> **Assignment**
Copy each line below in which the string "leaves" appears.

> **Available records**
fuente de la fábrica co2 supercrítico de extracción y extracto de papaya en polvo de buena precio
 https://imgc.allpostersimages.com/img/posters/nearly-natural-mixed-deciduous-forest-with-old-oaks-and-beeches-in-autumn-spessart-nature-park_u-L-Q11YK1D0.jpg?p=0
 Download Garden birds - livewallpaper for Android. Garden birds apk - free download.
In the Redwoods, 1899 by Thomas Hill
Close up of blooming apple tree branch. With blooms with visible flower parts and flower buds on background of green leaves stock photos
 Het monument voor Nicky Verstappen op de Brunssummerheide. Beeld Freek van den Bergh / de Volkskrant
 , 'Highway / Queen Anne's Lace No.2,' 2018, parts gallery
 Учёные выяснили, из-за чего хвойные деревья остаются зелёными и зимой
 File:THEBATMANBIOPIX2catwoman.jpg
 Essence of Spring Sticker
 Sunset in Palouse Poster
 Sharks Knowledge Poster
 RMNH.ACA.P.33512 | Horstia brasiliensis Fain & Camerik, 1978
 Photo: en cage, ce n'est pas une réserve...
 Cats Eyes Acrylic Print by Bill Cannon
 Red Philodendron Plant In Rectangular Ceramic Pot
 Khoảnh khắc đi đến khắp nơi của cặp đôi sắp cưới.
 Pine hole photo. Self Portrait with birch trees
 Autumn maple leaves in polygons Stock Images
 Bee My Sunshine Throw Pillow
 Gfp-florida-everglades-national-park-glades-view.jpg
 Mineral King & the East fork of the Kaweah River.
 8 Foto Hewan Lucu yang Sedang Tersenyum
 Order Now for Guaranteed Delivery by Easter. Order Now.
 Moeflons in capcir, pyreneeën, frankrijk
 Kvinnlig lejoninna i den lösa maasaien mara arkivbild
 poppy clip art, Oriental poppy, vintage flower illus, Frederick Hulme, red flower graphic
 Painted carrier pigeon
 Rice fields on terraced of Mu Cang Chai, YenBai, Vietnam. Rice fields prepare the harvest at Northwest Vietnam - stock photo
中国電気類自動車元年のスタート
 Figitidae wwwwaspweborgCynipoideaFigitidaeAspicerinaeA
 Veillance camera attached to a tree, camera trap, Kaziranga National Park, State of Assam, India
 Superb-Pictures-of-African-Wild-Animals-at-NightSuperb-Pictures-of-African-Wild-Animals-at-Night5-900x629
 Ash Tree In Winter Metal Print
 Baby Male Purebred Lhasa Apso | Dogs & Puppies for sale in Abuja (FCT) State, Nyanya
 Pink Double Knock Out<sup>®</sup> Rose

> **Task response**
Close up of blooming apple tree branch. With blooms with visible flower parts and flower buds on background of green leaves stock photos
 Autumn maple leaves in polygons Stock Images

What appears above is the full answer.